=== 練習問題 ===
1. GraphQLに関する文章では、要求クエリの条件を満たすデータが十分に存在する場合、取得ノード数がどのように増加するとされているか答えなさい。
2. GraphQLに関する文章のうち、「GraphQLはデータ構造に」を含む語句で始まり「数が指数関数的に増加します。」で終わる部分を、一字一句変えずに抜き出して返しなさい。
3. GraphQLに関する文章で「fragment 名前 on 型」の形で定義されているフラグメントの名前をすべて挙げなさい。

=== 抜粋本文 ===
==========
GraphQLはデータ構造に対するクエリ言語であるため、複数のフィールドを組み合わせて巨大なノードを要求するクエリを発行できます。
query{
regions (limit: 1000){
teams (limit: 1000){
users (limit: 1000) {
name
}
}
}
}
要求クエリの条件を満たすデータが十分に存在している場合、取得ノード数が指数関数的に増加します。
また、しばしば再帰的にデータ構造が参照可能な状態になることがあります。
member コンポーネントは、その所属するチーム情報(team)を取得できます。さらに、teamコンポーネントは、そのチームに所属するメンバーリストを持っています。メンバーリストには最初に指定したメンバー情報を参照できるため、コンポーネントの解決にループが生じます。
query{
member (id: 1){
name,
team {
teamId,
teamName,
memberList {
...member
}
}
}
}
query{
member{
...memberFragment
}
}
fragment memberFragment on Member {
name
teamFragment
}
fragment teamFragment on Member {
team {
teamId,
teamName,
memberList {
...memberFragment
}
}
実際に報告された事例は少ないですが、再帰的な解決を引き起こすクエリは潜在的に脆弱になりうる要素の1つとして指摘されています。
次のクエリは、Fragmentを使用して無限大のクエリを発行する可能性のあるケースです。
query{
car {
...nameFragment
}
}
fragment nameFragment on Car {
name
...BrandFragment
}
fragment brandFragment on Car{
brand
...nameFragment
以下は、サーバ側では無限大のサイズを持ったクエリに展開されます。
query{
car{
name, brand, name, brand, name, brand, name, brand, name, brand, ...
}
}
また、データを取得するQuery宣言だけでなく、データの登録・更新・削除等データに対する副作用をもつMutation宣言でも起こりうる問題です。特に処理時間の長いミューテーションを同時実行することにより容易にサーバに対して過剰な負荷をかけることが可能になる場合があります。
==========
=== 提供資料 ===
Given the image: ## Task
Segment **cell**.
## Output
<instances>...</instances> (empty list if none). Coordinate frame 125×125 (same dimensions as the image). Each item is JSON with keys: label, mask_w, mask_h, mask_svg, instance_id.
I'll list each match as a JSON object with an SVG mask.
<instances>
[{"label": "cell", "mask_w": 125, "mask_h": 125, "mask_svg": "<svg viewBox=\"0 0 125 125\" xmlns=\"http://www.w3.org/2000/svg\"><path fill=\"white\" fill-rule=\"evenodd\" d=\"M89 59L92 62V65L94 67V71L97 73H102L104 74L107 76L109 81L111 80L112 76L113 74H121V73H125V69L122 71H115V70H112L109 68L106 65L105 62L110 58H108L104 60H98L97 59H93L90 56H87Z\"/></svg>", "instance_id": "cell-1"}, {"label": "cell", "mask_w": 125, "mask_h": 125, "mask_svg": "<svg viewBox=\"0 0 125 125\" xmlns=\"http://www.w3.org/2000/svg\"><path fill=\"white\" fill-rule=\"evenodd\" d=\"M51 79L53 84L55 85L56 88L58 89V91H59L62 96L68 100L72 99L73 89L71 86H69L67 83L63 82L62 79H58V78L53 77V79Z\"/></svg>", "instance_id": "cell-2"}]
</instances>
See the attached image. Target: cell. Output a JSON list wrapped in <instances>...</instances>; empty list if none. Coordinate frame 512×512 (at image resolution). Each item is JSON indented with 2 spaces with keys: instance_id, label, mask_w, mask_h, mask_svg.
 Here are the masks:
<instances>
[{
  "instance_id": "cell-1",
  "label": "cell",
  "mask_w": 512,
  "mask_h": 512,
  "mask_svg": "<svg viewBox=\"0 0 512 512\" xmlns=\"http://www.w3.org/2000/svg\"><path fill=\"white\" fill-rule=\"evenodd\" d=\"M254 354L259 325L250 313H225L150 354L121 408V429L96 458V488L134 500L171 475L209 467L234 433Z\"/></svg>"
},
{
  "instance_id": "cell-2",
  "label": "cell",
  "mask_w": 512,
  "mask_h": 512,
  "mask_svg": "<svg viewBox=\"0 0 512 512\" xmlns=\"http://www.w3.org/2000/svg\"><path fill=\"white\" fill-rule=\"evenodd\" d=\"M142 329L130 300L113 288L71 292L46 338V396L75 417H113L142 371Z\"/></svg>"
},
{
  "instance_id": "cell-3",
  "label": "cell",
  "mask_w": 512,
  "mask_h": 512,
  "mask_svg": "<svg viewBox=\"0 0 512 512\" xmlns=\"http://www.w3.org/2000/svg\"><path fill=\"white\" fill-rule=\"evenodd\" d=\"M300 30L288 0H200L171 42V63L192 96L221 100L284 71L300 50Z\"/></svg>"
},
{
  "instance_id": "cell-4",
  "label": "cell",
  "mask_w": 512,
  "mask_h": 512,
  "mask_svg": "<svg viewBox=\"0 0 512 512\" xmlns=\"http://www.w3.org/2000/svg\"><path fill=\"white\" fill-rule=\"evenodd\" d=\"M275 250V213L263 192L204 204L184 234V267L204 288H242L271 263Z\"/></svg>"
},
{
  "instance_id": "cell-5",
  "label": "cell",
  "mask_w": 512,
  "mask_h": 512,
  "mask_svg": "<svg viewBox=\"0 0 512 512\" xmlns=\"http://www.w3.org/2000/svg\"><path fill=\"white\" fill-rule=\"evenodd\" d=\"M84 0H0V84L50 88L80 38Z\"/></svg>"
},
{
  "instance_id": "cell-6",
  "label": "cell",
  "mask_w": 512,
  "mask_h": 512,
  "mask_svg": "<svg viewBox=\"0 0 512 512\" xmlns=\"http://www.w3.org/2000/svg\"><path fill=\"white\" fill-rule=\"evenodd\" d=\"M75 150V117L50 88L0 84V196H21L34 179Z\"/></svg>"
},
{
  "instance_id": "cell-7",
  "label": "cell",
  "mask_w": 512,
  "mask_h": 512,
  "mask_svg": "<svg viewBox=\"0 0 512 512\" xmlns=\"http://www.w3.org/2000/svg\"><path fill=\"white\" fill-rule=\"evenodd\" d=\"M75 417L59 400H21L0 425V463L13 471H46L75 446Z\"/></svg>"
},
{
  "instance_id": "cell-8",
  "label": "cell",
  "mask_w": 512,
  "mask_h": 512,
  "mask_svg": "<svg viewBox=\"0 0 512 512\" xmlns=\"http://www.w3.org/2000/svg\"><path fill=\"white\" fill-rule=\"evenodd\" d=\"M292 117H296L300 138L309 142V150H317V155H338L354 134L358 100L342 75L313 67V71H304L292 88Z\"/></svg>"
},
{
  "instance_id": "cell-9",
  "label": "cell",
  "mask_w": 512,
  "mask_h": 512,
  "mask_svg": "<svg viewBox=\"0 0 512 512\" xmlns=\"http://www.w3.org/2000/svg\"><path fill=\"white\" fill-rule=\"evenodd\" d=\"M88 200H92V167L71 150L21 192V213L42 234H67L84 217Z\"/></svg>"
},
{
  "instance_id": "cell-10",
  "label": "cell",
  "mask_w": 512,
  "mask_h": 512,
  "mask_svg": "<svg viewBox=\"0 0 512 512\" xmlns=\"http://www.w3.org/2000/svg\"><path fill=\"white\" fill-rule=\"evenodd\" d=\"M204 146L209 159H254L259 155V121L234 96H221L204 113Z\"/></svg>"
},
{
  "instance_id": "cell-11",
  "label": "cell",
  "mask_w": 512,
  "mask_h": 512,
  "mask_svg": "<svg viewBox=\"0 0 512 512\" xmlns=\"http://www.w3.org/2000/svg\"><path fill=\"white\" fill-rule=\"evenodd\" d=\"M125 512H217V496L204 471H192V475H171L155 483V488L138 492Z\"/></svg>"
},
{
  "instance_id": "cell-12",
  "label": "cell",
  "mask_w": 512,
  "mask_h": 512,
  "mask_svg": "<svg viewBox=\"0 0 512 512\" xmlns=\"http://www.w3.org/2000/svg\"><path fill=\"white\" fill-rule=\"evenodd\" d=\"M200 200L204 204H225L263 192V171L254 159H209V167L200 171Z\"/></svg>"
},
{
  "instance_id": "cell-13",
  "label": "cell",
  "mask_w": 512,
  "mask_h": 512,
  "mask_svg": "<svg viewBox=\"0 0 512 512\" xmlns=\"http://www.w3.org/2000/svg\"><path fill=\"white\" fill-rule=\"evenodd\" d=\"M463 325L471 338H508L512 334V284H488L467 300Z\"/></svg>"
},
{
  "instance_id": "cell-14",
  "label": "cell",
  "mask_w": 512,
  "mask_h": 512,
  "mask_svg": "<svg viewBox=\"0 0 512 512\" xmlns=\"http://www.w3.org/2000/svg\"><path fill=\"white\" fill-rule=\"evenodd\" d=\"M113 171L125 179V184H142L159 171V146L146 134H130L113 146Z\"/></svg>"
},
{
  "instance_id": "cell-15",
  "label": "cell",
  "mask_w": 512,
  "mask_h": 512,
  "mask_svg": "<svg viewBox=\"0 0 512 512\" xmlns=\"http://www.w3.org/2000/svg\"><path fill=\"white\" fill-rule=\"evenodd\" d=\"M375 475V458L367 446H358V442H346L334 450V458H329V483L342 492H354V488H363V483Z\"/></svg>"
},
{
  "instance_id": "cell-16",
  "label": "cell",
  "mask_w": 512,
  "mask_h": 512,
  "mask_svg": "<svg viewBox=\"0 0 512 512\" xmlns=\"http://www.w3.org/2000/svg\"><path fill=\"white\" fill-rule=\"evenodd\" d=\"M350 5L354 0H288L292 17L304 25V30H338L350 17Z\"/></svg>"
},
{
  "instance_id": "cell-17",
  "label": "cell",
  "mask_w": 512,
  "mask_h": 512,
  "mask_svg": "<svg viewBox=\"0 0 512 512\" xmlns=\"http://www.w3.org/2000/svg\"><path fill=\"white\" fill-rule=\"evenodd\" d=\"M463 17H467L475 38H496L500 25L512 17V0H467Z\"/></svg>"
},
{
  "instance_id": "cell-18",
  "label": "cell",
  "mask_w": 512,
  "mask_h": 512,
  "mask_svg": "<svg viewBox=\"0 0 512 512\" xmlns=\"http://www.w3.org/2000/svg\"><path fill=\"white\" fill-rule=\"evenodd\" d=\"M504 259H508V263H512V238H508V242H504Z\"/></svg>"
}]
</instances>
==========
=== 解答例 ===
1. 指数関数的に増加する。

2.
GraphQLはデータ構造に対するクエリ言語であるため、複数のフィールドを組み合わせて巨大なノードを要求するクエリを発行できます。
query{
regions (limit: 1000){
teams (limit: 1000){
users (limit: 1000) {
name
}
}
}
}
要求クエリの条件を満たすデータが十分に存在している場合、取得ノード数が指数関数的に増加します。

3. memberFragment、teamFragment、nameFragment、brandFragment